The politics of the smallest state in the Australian Federation, Tasmania, provides a clear example of parochialism, both at the state level, with the north/south divide while also strongly influencing the interaction of Tasmanian leaders with their mainland counterparts. Canadian foreign policy is said to be constrained by the parochial economic and material interests of the provincial governments. The emergence of regionally based political parties at the federal level, such as the Bloc Québécois and the former Reform Party, has also helped promote parochial regional interests within Parliament. The nature of the electoral system in Ireland and the weak powers of Local government reinforce parochial voting patterns and politics. The US Supreme Court has dealt with issues ranging from justification of applicability of a particular State law to transactions covering inter state commerce (Phillips Petroleum co v Shutts et al (472 U.S. 797; 105 S. Ct. 2965)) to favouring domicile in a particular region for employments within a particular State ( United Building & Construction Trades Council of Amden Country and Vicinity v Mayor and Council of the City of Camden (465 U.S. 208; 104 S. Ct. 1020)) to further issues of differential State taxes for entities established outside State (Metropolitan Life Insurance Co et al v Ward et al; Board of Education of Oklahoma City v. National Gay Task Force; Fugate v New Mexico (470 U.S. 869; 105 S. Ct. 1676)) to still further issues of complaints of conspiracy of not allowing a legal practitioner of one State to pass the bar examination in another State (Hoover et al v Ronwin et al (466 U.S. 558; 104 S. Ct. 1989)). In everyone of the cases, the US Supreme Court has stood over parochial tendencies and reiterated a pan-US identity.

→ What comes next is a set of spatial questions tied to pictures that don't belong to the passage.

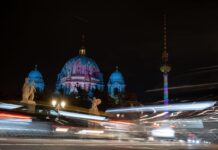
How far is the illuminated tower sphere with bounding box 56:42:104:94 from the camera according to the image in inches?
5005

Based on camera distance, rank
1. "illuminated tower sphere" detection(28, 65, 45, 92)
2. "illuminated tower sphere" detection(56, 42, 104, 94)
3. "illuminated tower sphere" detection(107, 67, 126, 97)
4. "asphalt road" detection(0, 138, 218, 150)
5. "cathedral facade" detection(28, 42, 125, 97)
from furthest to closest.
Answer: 1. "illuminated tower sphere" detection(107, 67, 126, 97)
2. "illuminated tower sphere" detection(56, 42, 104, 94)
3. "cathedral facade" detection(28, 42, 125, 97)
4. "illuminated tower sphere" detection(28, 65, 45, 92)
5. "asphalt road" detection(0, 138, 218, 150)

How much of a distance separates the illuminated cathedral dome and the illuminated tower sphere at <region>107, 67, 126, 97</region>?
342 cm

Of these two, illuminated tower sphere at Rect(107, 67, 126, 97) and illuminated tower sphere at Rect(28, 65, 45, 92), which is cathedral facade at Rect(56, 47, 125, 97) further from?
illuminated tower sphere at Rect(28, 65, 45, 92)

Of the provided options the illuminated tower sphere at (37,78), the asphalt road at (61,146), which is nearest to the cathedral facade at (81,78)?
the illuminated tower sphere at (37,78)

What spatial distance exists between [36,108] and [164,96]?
94443 mm

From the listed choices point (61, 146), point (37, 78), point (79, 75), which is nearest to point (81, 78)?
point (79, 75)

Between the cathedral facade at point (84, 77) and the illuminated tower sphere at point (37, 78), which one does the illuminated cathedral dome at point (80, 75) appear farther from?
the illuminated tower sphere at point (37, 78)

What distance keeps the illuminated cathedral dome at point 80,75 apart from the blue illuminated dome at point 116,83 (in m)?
3.44

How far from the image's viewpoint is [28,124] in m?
17.3

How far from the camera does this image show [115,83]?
133500 mm

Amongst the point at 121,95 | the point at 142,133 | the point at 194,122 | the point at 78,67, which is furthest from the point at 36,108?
the point at 78,67

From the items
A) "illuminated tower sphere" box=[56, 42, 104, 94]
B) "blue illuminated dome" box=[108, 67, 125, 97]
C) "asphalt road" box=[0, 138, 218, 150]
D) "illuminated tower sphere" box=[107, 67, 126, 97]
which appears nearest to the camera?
"asphalt road" box=[0, 138, 218, 150]

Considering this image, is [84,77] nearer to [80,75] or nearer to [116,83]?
[80,75]

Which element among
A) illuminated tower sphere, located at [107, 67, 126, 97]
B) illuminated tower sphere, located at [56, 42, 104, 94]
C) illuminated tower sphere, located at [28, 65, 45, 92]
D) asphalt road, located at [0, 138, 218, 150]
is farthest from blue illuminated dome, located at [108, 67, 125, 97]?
asphalt road, located at [0, 138, 218, 150]
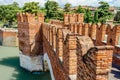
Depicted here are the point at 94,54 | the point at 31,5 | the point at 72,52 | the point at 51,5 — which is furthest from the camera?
the point at 51,5

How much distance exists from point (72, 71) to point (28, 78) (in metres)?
9.87

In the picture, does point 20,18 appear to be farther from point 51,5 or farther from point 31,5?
point 51,5

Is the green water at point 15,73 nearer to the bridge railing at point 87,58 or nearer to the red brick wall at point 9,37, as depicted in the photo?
the red brick wall at point 9,37

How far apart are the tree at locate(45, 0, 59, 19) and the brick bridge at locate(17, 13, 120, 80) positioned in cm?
2070

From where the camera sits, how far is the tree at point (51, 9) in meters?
36.6

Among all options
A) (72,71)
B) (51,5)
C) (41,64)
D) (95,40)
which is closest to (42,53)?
(41,64)

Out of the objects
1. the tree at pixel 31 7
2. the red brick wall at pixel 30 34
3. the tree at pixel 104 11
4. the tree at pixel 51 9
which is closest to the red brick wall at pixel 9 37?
the tree at pixel 31 7

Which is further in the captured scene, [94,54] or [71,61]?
[71,61]

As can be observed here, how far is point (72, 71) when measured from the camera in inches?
189

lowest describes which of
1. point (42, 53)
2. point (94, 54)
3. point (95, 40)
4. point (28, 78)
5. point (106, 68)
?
point (28, 78)

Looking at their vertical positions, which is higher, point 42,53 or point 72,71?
point 72,71

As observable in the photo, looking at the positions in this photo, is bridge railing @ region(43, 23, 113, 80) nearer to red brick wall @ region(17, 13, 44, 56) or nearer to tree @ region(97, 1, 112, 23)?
red brick wall @ region(17, 13, 44, 56)

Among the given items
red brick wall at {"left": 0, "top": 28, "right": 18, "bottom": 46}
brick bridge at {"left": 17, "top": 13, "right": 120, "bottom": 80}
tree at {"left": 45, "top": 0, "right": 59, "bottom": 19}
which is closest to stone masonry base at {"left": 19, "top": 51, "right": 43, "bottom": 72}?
brick bridge at {"left": 17, "top": 13, "right": 120, "bottom": 80}

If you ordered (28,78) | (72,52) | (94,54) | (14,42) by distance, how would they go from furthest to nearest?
(14,42) < (28,78) < (72,52) < (94,54)
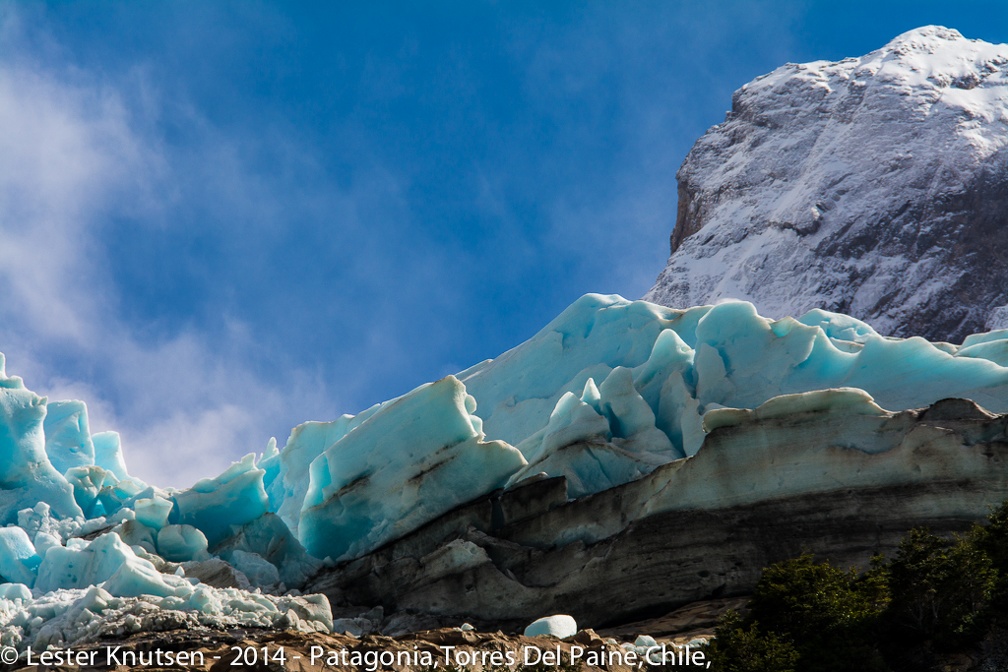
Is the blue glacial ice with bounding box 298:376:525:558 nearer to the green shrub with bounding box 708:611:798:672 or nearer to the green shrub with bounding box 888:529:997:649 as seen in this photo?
the green shrub with bounding box 708:611:798:672

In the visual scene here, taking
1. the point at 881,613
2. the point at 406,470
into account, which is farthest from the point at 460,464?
the point at 881,613

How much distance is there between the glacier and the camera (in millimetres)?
21406

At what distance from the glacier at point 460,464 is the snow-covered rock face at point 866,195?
1555 inches

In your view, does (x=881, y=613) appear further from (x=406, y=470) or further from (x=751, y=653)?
(x=406, y=470)

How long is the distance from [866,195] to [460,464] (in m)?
55.3

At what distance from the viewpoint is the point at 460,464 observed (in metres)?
25.5

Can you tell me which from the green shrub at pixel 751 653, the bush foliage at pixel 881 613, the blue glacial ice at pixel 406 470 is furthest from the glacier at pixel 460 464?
the green shrub at pixel 751 653

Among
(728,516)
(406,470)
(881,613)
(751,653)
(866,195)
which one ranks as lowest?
(751,653)

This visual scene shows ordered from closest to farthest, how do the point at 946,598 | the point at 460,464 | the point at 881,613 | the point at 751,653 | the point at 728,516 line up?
the point at 751,653
the point at 946,598
the point at 881,613
the point at 728,516
the point at 460,464

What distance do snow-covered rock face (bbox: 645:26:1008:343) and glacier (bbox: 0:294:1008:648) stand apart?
39499 mm

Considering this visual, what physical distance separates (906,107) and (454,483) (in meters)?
61.8

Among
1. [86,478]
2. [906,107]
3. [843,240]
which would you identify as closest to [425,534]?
[86,478]

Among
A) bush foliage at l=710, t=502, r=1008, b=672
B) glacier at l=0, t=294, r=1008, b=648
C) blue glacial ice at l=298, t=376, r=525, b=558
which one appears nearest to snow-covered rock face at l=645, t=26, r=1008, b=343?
glacier at l=0, t=294, r=1008, b=648

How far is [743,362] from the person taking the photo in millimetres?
27156
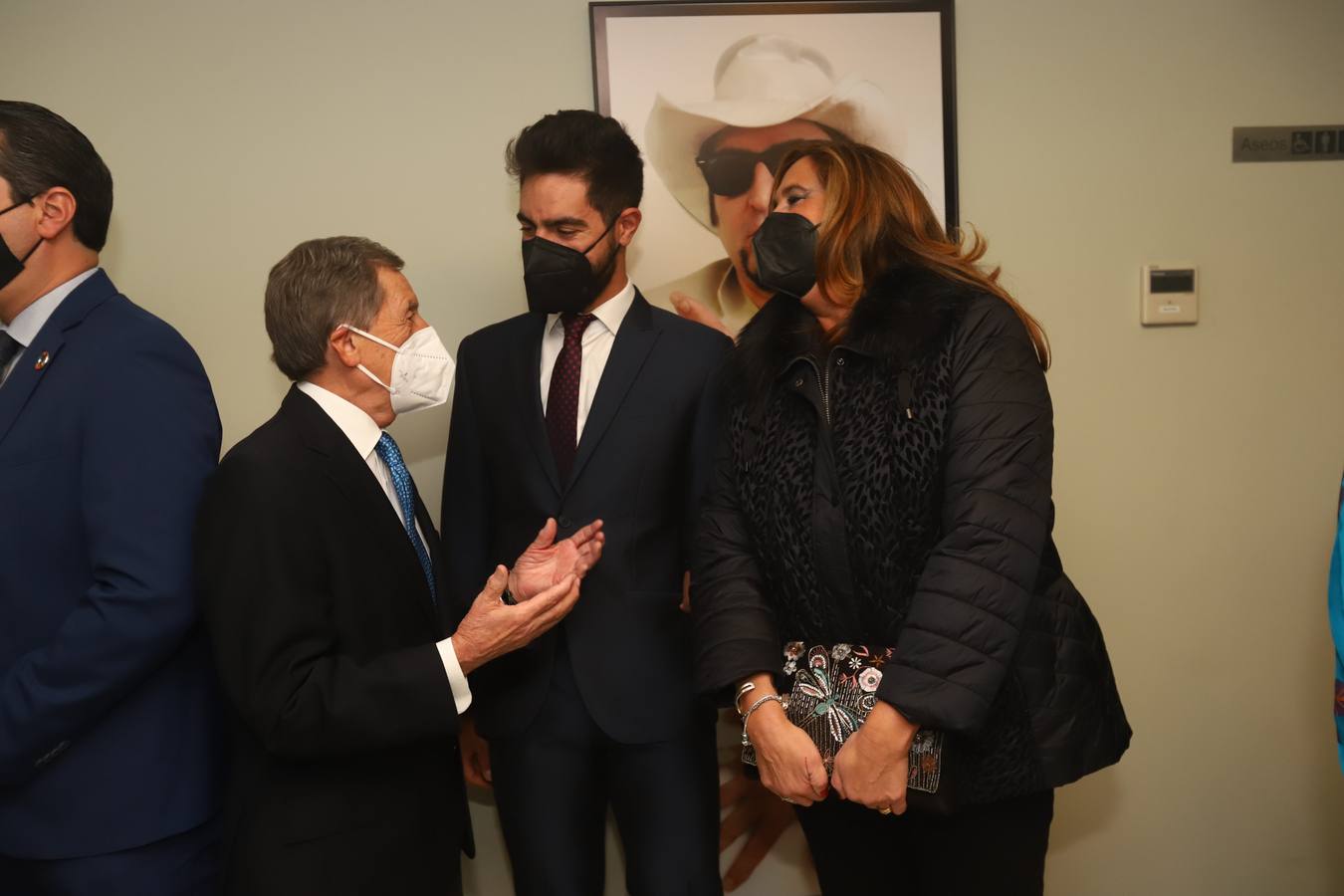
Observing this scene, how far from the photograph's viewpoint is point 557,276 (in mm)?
1946

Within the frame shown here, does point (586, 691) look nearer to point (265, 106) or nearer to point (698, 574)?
point (698, 574)

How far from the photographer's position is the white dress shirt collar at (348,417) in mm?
1605

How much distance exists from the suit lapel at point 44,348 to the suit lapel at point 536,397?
70 cm

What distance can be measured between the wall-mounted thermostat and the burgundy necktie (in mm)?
1428

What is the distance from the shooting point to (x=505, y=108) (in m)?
2.43

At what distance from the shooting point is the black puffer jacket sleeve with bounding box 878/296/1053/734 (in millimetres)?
1409

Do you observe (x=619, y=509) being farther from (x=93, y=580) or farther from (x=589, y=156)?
(x=93, y=580)

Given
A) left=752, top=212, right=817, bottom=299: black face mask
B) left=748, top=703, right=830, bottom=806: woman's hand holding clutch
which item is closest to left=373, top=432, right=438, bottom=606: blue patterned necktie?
left=748, top=703, right=830, bottom=806: woman's hand holding clutch

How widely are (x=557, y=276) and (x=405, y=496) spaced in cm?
52

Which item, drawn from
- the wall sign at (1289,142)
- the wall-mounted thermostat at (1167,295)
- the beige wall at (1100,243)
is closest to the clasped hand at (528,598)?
the beige wall at (1100,243)

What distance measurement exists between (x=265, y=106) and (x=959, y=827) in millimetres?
A: 2063


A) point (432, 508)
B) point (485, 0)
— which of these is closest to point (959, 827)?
point (432, 508)

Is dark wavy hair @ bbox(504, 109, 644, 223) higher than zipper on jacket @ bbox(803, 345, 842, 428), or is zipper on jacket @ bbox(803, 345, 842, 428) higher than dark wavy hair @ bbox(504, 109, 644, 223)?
dark wavy hair @ bbox(504, 109, 644, 223)

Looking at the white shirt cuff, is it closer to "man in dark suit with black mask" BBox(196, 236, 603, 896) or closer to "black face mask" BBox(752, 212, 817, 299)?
"man in dark suit with black mask" BBox(196, 236, 603, 896)
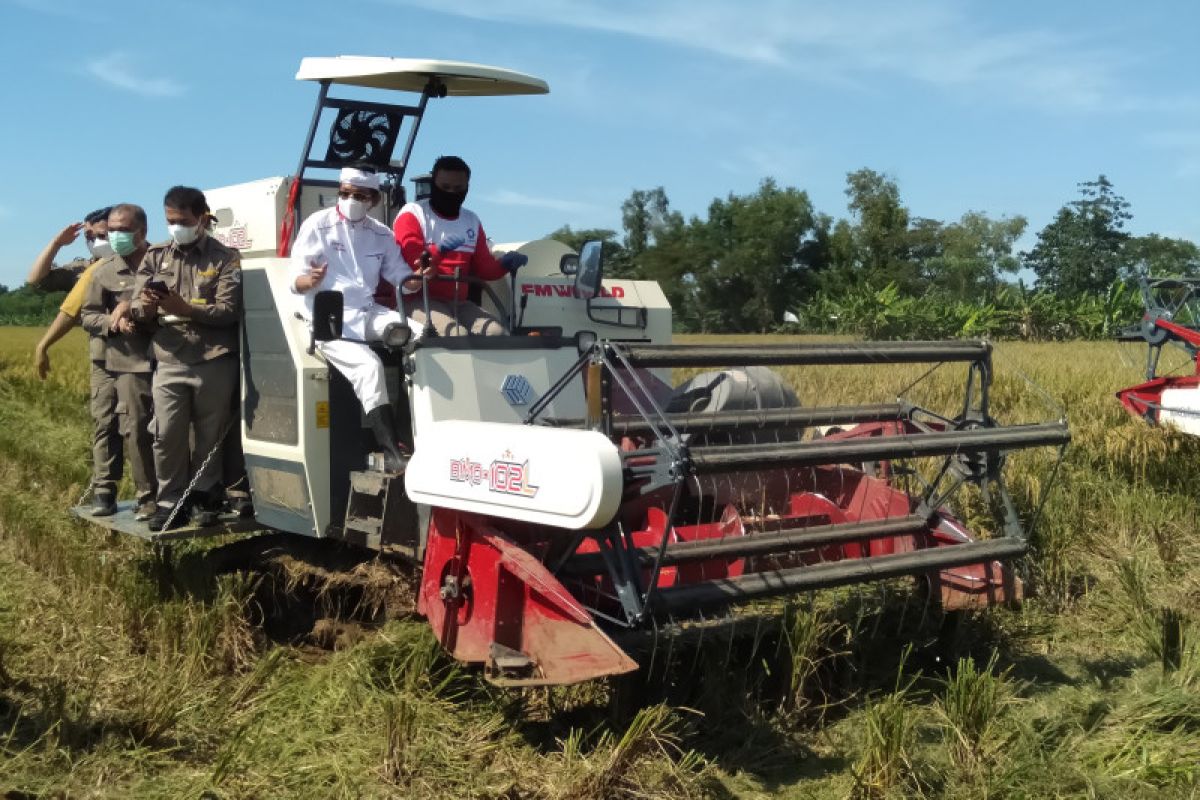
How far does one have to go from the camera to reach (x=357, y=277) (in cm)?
580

Among nationalist ideologies fascist ideologues taught that national identity was the foundation of individual identity and should not be corrupted by foreign influences, especially if they were left-wing. Nazism condemned Marxist and liberal internationalisms as threats to German national unity. Fascists in general wanted to replace internationalist class solidarity with nationalist class collaboration. The Italian, French, and Spanish notion of integral nationalism was hostile to individualism and political pluralism. Unlike democratic conservatives, fascists accused their political opponents of being less patriotic than they, sometimes even labeling them traitors. Portuguese fascists spoke of ‘internal foreigners’ who were ‘anti-nation’. The point is, if you look for differences, they exist everywhere. In the way we talk; in the way we dress; in the languages that we speak; in the temperaments that we have; in the colour of the skin that we are born with; in the intellectual capabilities that we are endowed with; in the financial resources that we possess and what have you. Uniform laws cannot bring uniformity here. At every stage, we shall pull ourselves above the narrow ring that we are drawing around us. It could come through spiritual practice; it could come through constant training of the mind seeing these differences as going to make such a lovely mosaic of infinite variety, the same way as variegated flowers of different hues and fragrances making the garden a true delight to behold. Beyond Article 14 is what your attitude is!